Prep time: 20 minutes
Total time: 45 minutes
for the cane vinegar mayonnaise:
¼ cup|60 ml Steen's cane vinegar
2 tablespoons Dijon mustard
2 teaspoons kosher salt
4 large egg yolks
2 cups|500 ml canola oil
for the seafood:
peanut oil, for frying
1 ½ cups|250 grams corn flour
1 ½ cups|200 grams cornmeal
3 tablespoons popcorn salt
2 tablespoons onion powder
1 tablespoon granulated garlic
1 tablespoon white pepper
2 teaspoons cayenne pepper
1 teaspoon celery salt
12 jumbo shrimp, peeled and deveined, tail removed
12 shucked oysters
for the salad:
1 teaspoon sherry vinegar
1 teaspoon prepared horseradish
½ teaspoon kosher salt
¼ teaspoon freshly ground black pepper
1 ripe tomato, thinly sliced
1 small red onion, thinly sliced
for the po'boy:
2 (8-inch) loaves po'boy bread
- Make the mayonnaise: Place all of the ingredients, except the oil, in the bowl a food processor and blend for ten seconds.
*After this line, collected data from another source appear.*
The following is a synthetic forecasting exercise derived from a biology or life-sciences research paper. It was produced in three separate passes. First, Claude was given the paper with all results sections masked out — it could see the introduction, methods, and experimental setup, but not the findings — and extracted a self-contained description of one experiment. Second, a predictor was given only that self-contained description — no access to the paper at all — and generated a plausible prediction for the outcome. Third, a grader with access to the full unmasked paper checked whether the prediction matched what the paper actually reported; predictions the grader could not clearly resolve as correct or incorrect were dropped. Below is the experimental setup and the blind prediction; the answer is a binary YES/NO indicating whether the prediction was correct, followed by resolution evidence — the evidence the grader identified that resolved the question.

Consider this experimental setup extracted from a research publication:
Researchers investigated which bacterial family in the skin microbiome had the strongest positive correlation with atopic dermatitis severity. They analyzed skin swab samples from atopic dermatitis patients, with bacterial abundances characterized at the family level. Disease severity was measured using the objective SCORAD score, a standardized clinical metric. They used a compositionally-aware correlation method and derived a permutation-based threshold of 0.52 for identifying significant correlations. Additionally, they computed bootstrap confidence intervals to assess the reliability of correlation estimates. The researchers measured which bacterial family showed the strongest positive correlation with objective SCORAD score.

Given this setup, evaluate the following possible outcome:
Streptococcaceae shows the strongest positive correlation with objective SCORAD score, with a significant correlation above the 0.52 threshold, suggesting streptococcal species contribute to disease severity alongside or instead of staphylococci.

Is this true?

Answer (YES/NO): NO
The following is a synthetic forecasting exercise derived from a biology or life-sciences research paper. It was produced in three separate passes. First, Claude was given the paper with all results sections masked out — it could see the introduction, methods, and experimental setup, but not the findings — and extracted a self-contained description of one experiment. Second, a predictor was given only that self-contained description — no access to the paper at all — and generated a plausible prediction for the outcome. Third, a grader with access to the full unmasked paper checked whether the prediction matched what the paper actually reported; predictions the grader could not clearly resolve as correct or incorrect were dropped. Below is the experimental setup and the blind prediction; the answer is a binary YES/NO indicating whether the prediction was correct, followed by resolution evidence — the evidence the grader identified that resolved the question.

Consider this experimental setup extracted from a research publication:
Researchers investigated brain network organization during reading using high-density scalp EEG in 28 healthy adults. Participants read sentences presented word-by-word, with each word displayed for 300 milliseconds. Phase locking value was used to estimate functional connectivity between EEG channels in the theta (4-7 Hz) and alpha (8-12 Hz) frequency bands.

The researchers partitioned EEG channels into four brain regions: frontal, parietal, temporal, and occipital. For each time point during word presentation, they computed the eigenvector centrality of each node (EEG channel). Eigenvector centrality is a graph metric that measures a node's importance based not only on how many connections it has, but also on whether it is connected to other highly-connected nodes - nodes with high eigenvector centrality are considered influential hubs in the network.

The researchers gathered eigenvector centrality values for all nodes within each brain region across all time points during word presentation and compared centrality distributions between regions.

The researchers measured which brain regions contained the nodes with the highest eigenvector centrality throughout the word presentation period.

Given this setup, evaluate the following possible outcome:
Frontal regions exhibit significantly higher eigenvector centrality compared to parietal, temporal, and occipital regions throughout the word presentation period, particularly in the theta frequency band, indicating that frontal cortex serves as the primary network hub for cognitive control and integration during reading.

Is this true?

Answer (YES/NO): NO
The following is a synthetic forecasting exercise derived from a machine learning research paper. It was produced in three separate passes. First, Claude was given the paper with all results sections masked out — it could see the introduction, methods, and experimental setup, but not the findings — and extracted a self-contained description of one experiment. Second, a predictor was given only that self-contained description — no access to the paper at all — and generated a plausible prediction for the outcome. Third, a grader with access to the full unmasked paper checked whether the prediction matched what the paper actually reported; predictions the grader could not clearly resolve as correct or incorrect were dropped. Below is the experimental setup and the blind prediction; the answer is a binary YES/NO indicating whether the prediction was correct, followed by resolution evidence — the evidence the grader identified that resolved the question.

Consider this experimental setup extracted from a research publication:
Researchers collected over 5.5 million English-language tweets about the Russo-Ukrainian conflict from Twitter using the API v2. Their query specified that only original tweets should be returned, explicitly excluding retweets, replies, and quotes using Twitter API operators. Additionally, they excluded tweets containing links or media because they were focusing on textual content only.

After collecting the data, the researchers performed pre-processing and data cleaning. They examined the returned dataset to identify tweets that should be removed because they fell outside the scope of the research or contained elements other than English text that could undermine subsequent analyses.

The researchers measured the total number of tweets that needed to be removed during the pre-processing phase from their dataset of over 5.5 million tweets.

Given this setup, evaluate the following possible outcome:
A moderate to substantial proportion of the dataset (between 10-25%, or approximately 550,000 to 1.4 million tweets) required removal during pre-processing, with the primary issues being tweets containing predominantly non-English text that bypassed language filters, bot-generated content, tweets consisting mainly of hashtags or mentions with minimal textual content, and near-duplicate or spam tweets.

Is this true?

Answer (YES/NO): NO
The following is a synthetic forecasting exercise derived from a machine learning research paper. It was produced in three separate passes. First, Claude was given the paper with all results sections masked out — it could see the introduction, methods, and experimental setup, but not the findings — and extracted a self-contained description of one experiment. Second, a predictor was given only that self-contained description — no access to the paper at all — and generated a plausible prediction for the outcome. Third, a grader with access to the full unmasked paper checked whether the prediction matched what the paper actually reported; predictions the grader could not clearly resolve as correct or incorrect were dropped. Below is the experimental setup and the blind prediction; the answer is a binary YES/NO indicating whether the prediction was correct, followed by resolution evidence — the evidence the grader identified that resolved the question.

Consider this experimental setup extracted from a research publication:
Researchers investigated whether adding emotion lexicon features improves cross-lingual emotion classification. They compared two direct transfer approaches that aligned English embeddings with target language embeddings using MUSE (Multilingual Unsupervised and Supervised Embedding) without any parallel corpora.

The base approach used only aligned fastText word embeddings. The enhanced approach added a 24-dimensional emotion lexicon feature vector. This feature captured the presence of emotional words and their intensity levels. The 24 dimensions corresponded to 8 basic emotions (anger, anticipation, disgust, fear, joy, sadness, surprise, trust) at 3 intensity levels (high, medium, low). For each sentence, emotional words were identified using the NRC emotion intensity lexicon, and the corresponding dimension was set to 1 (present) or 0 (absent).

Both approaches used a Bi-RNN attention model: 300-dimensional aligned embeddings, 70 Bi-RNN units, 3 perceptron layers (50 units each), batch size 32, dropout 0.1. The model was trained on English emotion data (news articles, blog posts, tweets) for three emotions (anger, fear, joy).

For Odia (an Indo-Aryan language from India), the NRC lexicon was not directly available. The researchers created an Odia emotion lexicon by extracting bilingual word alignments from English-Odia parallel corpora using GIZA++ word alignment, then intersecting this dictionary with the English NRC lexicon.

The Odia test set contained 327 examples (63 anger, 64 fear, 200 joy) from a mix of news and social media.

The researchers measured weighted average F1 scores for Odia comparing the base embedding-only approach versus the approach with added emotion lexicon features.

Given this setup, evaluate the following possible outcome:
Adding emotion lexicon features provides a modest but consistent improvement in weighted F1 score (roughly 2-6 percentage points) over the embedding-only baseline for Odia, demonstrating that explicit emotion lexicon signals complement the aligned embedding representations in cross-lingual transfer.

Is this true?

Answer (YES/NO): NO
Slowly drizzle in the oil until emulsified.
- Fry the seafood: Heat 2 inches of peanut oil in a large saucepan until a deep-fry thermometer reads 350°F. Meanwhile, in a large bowl, whisk together the corn flour, cornmeal, popcorn salt, onion powder, granulated garlic, white pepper, cayenne pepper, and celery salt.
- Working in batches, dredge the shrimp and oysters in the cornmeal mix, then fry until golden-brown, about 2 to 3 minutes. Using a slotted spoon, transfer to a wire rack nested over a baking sheet and season with salt.
- Make the salad: Combine all salad ingredients and toss gently.
- Assemble the po'boy: Slice the bread almost all the way through lengthwise. Apply a healthy amount of mayo to the inside. Pile a heaping amount of seafood on the po'boy. Top with salad and serve.